Sunday, September 15, 2013

The Last Spring

You should not do this, I told myself. It will come to no good end. You are advancing a moment of bliss which you will have to repay with misery for a long, long time (this was later the substance of an unspeakably amateurish sonnet—I had far too much time).

Don't do this.

But I could not resist. The flurry of snow and rain, almost as if I had wished them into being, spun in helices of gold in the cones of light from the street lamps.

I hugged my jacket tightly, absorbing the cold. To make up for the life I had spent not experiencing this wonderful, wonderful cold, to store enough for the remainder of my life.

Absorbing the moment. For safekeeping, for the remainder of my life.

Please let there be snow, I had wished, and there was snow.

Whenever I feel down or let down I would think of this singularly beautiful moment. One that can never be replicated. One that is so utterly perfect that it can never be matched. Which would make me feel even worse and let down, but that is what I gravitate towards.

When I had returned to my room I wrote something about cold down falling, the trees forming an arch, and words I wanted to say being caught in the mist of my breath.
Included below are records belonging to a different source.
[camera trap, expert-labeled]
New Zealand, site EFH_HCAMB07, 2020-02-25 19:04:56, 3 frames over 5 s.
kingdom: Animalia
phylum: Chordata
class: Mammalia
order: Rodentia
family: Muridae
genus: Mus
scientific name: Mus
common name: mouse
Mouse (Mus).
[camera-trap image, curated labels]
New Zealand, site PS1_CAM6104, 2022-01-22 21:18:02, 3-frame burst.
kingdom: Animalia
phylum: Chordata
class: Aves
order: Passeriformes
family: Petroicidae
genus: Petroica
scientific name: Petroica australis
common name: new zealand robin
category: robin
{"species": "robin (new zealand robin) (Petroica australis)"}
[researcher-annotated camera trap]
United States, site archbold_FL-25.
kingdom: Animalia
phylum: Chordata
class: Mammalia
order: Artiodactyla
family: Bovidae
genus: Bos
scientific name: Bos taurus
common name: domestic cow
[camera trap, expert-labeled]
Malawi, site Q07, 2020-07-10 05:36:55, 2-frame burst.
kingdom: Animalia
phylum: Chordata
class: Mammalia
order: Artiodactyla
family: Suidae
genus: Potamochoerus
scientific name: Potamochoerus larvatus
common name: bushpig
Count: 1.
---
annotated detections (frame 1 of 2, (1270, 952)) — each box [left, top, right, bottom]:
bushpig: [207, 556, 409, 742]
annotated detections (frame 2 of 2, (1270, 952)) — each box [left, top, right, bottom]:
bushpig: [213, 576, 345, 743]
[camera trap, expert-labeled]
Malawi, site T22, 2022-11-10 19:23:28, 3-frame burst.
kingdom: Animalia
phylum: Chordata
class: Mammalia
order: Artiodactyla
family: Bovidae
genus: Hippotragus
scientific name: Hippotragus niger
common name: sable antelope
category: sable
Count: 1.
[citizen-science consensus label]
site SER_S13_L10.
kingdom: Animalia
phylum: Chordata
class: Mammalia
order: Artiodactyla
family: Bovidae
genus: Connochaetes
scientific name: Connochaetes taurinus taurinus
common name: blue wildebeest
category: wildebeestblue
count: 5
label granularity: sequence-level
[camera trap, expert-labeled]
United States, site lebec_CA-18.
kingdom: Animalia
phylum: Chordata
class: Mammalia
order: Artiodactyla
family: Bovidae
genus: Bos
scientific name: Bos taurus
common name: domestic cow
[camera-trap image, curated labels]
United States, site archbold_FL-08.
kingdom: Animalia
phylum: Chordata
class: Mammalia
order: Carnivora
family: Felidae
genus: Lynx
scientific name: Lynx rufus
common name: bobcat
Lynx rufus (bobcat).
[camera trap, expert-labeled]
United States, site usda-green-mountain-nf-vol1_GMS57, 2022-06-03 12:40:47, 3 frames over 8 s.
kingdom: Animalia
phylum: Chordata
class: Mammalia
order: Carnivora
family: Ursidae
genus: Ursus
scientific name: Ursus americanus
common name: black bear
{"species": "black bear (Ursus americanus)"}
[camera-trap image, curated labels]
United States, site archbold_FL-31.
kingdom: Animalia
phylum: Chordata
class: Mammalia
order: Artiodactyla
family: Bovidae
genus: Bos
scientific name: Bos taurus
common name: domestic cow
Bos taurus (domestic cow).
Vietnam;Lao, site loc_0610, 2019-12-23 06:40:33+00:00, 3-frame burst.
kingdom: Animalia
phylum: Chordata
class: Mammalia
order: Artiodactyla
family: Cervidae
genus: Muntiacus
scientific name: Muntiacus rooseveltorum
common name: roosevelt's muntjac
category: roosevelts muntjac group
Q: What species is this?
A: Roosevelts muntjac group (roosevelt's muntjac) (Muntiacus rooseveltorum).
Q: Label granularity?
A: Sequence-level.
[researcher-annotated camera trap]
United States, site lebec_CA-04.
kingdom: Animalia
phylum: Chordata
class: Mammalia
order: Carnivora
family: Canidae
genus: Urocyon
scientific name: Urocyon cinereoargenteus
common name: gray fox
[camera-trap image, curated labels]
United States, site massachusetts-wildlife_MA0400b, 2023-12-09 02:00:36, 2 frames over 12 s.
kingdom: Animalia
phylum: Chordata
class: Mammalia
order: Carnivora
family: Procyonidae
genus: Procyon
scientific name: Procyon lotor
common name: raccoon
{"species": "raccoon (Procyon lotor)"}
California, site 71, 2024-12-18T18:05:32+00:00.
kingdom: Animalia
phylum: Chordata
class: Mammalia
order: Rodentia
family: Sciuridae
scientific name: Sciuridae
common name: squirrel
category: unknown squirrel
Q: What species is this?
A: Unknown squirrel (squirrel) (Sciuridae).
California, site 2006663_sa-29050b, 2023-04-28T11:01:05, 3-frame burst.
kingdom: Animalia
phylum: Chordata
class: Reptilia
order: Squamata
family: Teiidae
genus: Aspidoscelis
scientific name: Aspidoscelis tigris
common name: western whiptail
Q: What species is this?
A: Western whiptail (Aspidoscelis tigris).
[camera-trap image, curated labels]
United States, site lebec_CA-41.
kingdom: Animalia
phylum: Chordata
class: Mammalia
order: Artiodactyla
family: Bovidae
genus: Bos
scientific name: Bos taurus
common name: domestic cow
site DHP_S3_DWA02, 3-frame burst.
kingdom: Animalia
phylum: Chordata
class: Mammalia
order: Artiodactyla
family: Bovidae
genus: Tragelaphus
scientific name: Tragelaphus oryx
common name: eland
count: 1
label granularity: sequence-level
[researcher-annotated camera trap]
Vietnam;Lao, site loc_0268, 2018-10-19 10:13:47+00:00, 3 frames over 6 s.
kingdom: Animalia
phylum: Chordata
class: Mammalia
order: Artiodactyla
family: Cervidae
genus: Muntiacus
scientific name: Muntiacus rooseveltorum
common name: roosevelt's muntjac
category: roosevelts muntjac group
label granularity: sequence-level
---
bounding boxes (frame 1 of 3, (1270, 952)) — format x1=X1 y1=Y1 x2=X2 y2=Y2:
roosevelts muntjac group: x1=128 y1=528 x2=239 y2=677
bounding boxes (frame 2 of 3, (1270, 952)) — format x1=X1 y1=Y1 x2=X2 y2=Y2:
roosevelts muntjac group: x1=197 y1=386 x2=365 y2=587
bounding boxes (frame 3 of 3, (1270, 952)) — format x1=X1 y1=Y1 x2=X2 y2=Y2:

I cannot find those three lines anymore (and I do not know where the sonnet is).

Friday, September 6, 2013

Statue

I squat by the toppled Statue and finger the pieces morosely. Did I build him too grand? Did I build him too immaculate? Perhaps I should not have built him at all. What did I do wrong? Now do I build a smaller, humbler Statue from the remains, or do I remake him in all his fullness? 

The landscape is littered with pieces of broken stone. In the distance the sun hovers, a circle of inscrutable, yawning blackness, both too near and too far at the same time. It draws nearer with every moment, imperceptible, until I get distracted, and when I turn back—it is frighteningly near. And at the same time too far, wretchedly far. 

The toppled Statue stands, or lays, by the Marble Ruins. I approach the Marble Ruins. I kneel down, and pick up a piece of marble. Until the sun arrives I toil away, repairing what I can, all the while hoar frost forms; maybe I can find some warmth tonight. Maybe the sun will finally arrive. I gaze longingly at it. But it does not respond, it will never respond. 

What about the Statue? I do not know. I do not know what I did wrong. I do not know what to do.